Rather than try Gibson in federal court, the SEC subjected him to a second hearing before another constitutionally-defective ALJ. This time, the problem is that the ALJ enjoys multiple layers of for-cause removal protection. In Free Enterprise Fund v. Public Co. Accounting Oversight Board, the Supreme Court made clear in 2010 that “officers of the U.S.” may not be insulated from removal by more than one layer of for-cause protection. Further protection runs afoul of Article II of the Constitution, which requires the President to “take Care that the Laws be faithfully executed.” 

Free Enterprise Fund also squarely held that district courts have jurisdiction to hear constitutional challenges to structural defects in agency tribunals under the very statutory provision at issue in Mr. Gibson’s case. Thus, the Eleventh Circuit’s ruling—and that of several other circuits—conflicts with the Supreme Court’s precedent in Free Enterprise Fund. Although the Supreme Court ordinarily awaits a circuit split before granting certiorari, the fact that so many circuits have followed one another in committing the same error is a compelling reason for granting review in this case. 

NCLA also represents single mom Michelle Cochran in her similar case against the SEC.

 

NCLA released the following statements:  

“SEC charges put Americans’ personal, financial, professional and reputational futures in immediate and often permanent jeopardy. Such life-altering power should only be exerted before a constitutional ALJ. If the Supreme Court does not step in to course-correct the law, Christopher Gibson will have endured two trials, multiple appeals, and surrendered six figures to the government before any court can decide the threshold question of whether his ALJ had the right to try him in the first place—and he will face a third retrial even if he wins. This is senseless, costly, and illogical. NCLA is determined to secure justice for Gibson and all other similarly situated Americans.” 

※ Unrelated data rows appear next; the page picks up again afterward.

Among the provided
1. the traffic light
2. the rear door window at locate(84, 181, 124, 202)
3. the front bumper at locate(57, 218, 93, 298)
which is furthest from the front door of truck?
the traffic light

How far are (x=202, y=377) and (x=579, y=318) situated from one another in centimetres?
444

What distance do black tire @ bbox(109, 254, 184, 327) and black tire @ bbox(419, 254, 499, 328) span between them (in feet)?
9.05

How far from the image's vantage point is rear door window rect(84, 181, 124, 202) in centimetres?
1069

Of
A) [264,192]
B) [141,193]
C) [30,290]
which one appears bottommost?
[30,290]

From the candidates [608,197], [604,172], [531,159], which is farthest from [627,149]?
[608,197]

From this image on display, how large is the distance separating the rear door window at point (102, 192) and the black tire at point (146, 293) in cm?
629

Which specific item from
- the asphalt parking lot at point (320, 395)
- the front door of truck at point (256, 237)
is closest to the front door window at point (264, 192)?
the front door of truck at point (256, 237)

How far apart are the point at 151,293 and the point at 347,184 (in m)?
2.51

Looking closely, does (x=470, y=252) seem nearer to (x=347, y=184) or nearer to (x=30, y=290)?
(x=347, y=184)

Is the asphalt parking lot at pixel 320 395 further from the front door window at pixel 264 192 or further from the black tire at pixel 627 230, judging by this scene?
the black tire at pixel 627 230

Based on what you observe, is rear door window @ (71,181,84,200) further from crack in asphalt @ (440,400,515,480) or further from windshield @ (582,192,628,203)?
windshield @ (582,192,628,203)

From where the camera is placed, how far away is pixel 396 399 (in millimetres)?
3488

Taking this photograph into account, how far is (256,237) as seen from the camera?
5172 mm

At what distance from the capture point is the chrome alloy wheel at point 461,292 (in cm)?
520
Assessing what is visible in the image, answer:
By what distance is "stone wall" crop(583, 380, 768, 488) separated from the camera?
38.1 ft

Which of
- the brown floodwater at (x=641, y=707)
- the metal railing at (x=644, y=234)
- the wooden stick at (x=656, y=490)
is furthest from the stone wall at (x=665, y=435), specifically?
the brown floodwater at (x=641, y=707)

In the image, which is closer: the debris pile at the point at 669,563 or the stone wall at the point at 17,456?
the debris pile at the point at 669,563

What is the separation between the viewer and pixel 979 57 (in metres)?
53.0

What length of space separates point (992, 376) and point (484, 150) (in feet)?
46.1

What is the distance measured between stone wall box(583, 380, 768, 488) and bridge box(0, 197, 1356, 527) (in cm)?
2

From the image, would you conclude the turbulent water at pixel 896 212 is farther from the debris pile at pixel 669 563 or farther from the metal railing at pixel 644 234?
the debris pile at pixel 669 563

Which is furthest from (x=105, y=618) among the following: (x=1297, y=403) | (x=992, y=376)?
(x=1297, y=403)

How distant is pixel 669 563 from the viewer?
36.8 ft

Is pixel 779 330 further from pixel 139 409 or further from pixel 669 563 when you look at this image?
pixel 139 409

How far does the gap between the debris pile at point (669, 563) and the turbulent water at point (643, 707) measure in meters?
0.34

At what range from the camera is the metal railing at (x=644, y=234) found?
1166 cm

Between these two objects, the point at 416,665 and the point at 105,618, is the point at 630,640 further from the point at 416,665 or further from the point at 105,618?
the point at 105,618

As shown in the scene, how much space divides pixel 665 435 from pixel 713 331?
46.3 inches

 —Peggy Little, Senior Litigation Counsel, NCLA

“The courts of appeals—including the Eleventh Circuit—have gone off the rails when it comes to defendants challenging constitutional defects with agency decisionmakers. People like Christopher Gibson should not have to endure repeated pointless proceedings before ever having a chance to present their constitutional arguments to a real federal judge. The Supreme Court should grant cert in this case and let a federal district judge decide whether ALJs who enjoy multiple layers of protection from removal violate the U.S. Constitution.”

 —Mark Chenoweth, Executive Director and General Counsel, NCLA

 

ABOUT NCLA

NCLA is a nonpartisan, nonprofit civil rights organization founded by prominent legal scholar Philip Hamburger to protect constitutional freedoms from violations by the Administrative State. NCLA’s public interest litigation and other pro bono advocacy strive to tame the unlawful power of state and federal agencies and to foster a new civil liberties movement that will help restore Americans’ fundamental rights.